Following months of care, including a prescription for the opioid Oxycodone, work limitations that included light duty, and the eventual authorization for surgery, the man, who “had difficulty working due to severe pain” was found “unresponsive” in late December 2018, less than one month before his scheduled surgery. He was transported to a hospital where he died two days later. His death certificate listed “probable acute opiate intoxication as the cause of death and referenced positive test results for opiates, amphetamines and alcohol,” documents state.

His parents sued the employer, insurer and TPA Gallagher Bassett Services Inc. in 2020, alleging that after their son suffered a workplace injury, “defendants delayed or denied authorization for medical treatment, causing pain and suffering and eventually his death” and “assert claims of negligence, negligence per se and bad faith refusal to timely authorize medical treatment.”

A federal district judge granted the defendants motions to dismiss, writing in part that Kansas law doesn’t “recognize the tort of bad faith” and that “(e)ven if Kansas law permitted an injured employee to sue a worker’s compensation insurance carrier based on the implied covenant of good faith and fair dealing, plaintiffs have not stated a claim on which relief can be granted.”

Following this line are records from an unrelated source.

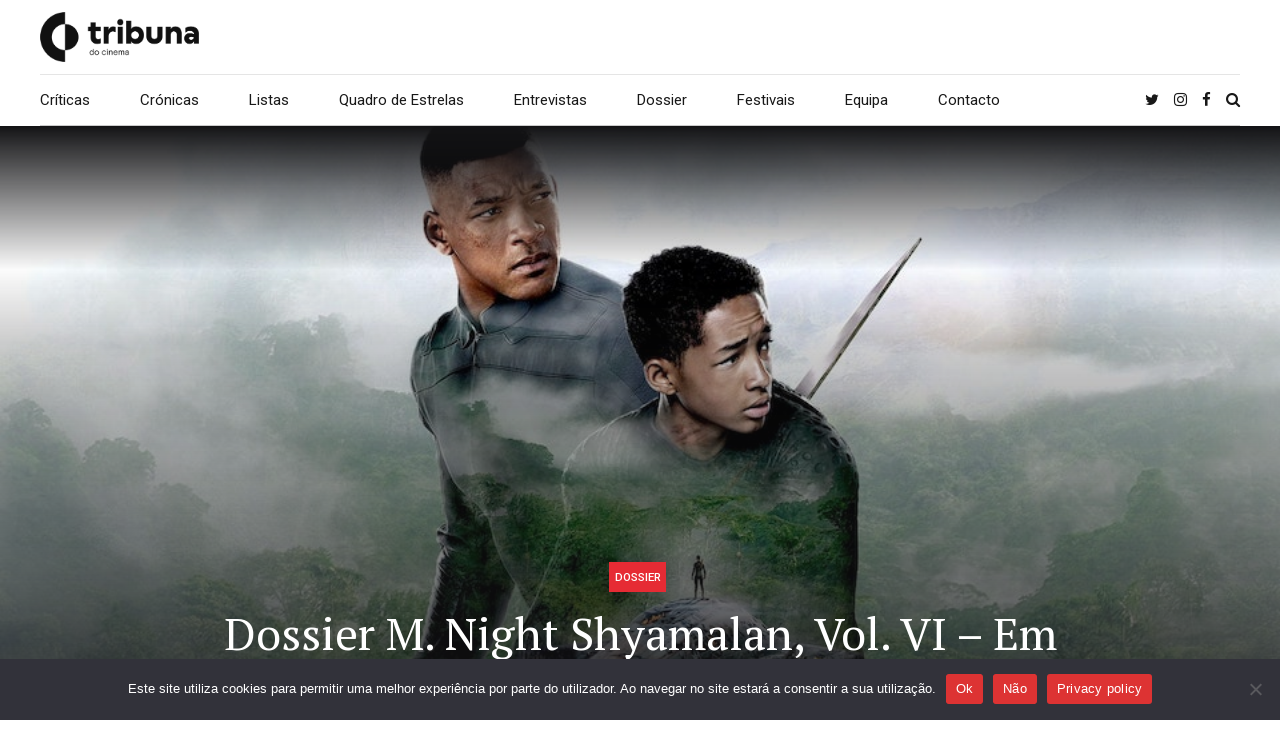

--- FILE ---
content_type: text/html; charset=utf-8
request_url: https://www.google.com/recaptcha/api2/aframe
body_size: 268
content:
<!DOCTYPE HTML><html><head><meta http-equiv="content-type" content="text/html; charset=UTF-8"></head><body><script nonce="HwIkebXfHOLVE-EuFtADEw">/** Anti-fraud and anti-abuse applications only. See google.com/recaptcha */ try{var clients={'sodar':'https://pagead2.googlesyndication.com/pagead/sodar?'};window.addEventListener("message",function(a){try{if(a.source===window.parent){var b=JSON.parse(a.data);var c=clients[b['id']];if(c){var d=document.createElement('img');d.src=c+b['params']+'&rc='+(localStorage.getItem("rc::a")?sessionStorage.getItem("rc::b"):"");window.document.body.appendChild(d);sessionStorage.setItem("rc::e",parseInt(sessionStorage.getItem("rc::e")||0)+1);localStorage.setItem("rc::h",'1769317849622');}}}catch(b){}});window.parent.postMessage("_grecaptcha_ready", "*");}catch(b){}</script></body></html>

--- FILE ---
content_type: application/javascript
request_url: https://tribunadocinema.com/wp-content/themes/newstar/js-custom/misc.js?ver=6.1.3
body_size: 4335
content:
'use strict';

(function( $ ) {

	// post gallery popup
	if (typeof magnificPopup === "function") { 
		$('.gallery-item').magnificPopup({
			delegate: 'a[href$=".jpg"], a[href$=".jpeg"], a[href$=".png"], a[href$=".gif"]', // child items selector, by clicking on it popup will open
			type: 'image',
			gallery: {
				enabled: true, 
				preload: [0,2], 
				navigateByImgClick: true,
				arrowMarkup: '<button title="%title%" type="button" class="mfp-arrow mfp-arrow-%dir%"></button>', // markup of an arrow button
				tCounter: '<span class="mfp-counter">%curr% of %total%</span>' // markup of counter
			}
		});
	}	

	// remove unused slides
	
	$('.__item_to_be_removed__').remove();
	$('.btSingleItemColumnInner:empty').remove();
	$('.slick-slider').each(function( i, slider ) {
		$(slider).addClass( 'bt_slider_childs_' + $(slider).find('.bt_bb_content_slider_item').length );
	});

	
	// add slider navigation
	
	$('.bt_bb_content_slider.bt_bb_show_dots_bottom > .slick-slider').each(function( i, slider ) {
		if( $(slider).parent().parent().hasClass("btMediaBox") ) return;
		var j = 0;
		$(slider).on( 'init', function( event, slick ) {
			$(slider).find('ul.slick-dots li').each(function( j, dot ) {
				var temp_slide = $(slider).find('.slick-list .bt_bb_content_slider_item:eq('+j+')');
				var thumb_temp = $(temp_slide).data('thumb');
				var title_temp = $(temp_slide).find('.bt_bb_headline_content a').html();
				var date_temp = $(temp_slide).find('.btArticleDate').html();
				if ( date_temp === undefined ) {
					var date_temp = $(temp_slide).find('.btArticleStarRating').html();
				}
				var data_output = '';
				var thumb_output = '';
				var date_output = '';
				var title_output = '';
				if ( thumb_temp != 'undefined' ) {
					thumb_output = '<div class="btSlickDotImage"><img src="' + thumb_temp + '" title="' + title_temp + '"/></div>';
				} else {
					thumb_output = '';
				}
				if ( title_temp !== 'undefined' ) {
					title_output = '<div class="btSlickDotTitle">' + title_temp + '</div>';
				} else {
					title_output = '';
				}
				if ( date_temp !== undefined ) {
					date_output = '<div class="btSlickDotDate">' + date_temp + '</div>';
				} else {
					date_output = '';
				}
				if ( date_output != '' || title_output != '' ) {
					data_output = '<div class="btSlickDotData">' + title_output + date_output + '</div>';
				}
				if ( thumb_output != '' ) {
					data_output = thumb_output + data_output ;
				}
				if ( data_output != '' ) {
					$(dot).html( data_output );
				}
			});
		});	
	});

	// Move mega menu before regular drop down
	
	$( 'li.btMenuWideDropdown' ).each(function() {
		var maxChildItems = 0;
		$(this).find( '.sub-menu.bt_mega_menu_content > li.bt_mega_menu_content_inner' ).each(function( index ) {
			var destination = $(this).parent().next( '.sub-menu:not(.bt_mega_menu_content)' );
			if ( destination.length > 0 ) {
				var source = $(this);
				$(this).parent().remove();
				source.prependTo( destination );
				//alert($(this).parent().html());		
			}
		});
	});
	
	// Remove togglers
	
	$( '.menuPort ul ul.sub-menu.bt_mega_menu_content' ).parent().find( '.subToggler' ).remove();
	
	// Load images on scroll
	
	function isOnScreen( elem ) {
		var element = elem.get( 0 );
		if ( element == undefined ) return false;
		var bounds = element.getBoundingClientRect();
		return bounds.top + 75 < window.innerHeight && bounds.bottom > 0;
	}
	
	function bt_load_images () {
		var $images = $( '.btPostImageHolder > a > img.bt_src_load:not(.bt_src_loading):not(.bt_src_loaded)' );
		$images.each(function() {
			var $image = $( this );
			if ( isOnScreen( $image ) ) {
				var downloadingImage = new Image();
				downloadingImage.onload = function () {
					$image.attr( 'src', this.src );
					$image.addClass( 'bt_src_loaded' );      
				};
				downloadingImage.src = $image.data( 'src' );
				$image.addClass( 'bt_src_loading' );
			}
		});		
	}
	
	/* Custom more buttons */
	
	jQuery( '.loadMore' ).on('click', function(event){  
		event.preventDefault();  
		jQuery( this ).closest( '.bt_bb_section' ).addClass('btShowHidden');
		if (typeof bt_bb_animate_elements === 'function') { bt_bb_animate_elements(); }
    }); 
	
	/* Load images delay */
	
	$( window ).on( 'scroll', function() {
		bt_load_images ();
	});
	
	bt_load_images ();

})( jQuery );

The judge wrote that for the parents to “prevail on a claim for breach of the covenant of good faith and fair dealing, plaintiffs” they must “plead a cause of action for breach of contract, not a separate cause of action for breach of duty of good faith, and… point to a term of the contract which the defendant allegedly violated by failing to abide by the good faith spirit of that term,” of which the judge argued the plaintiffs failed to do.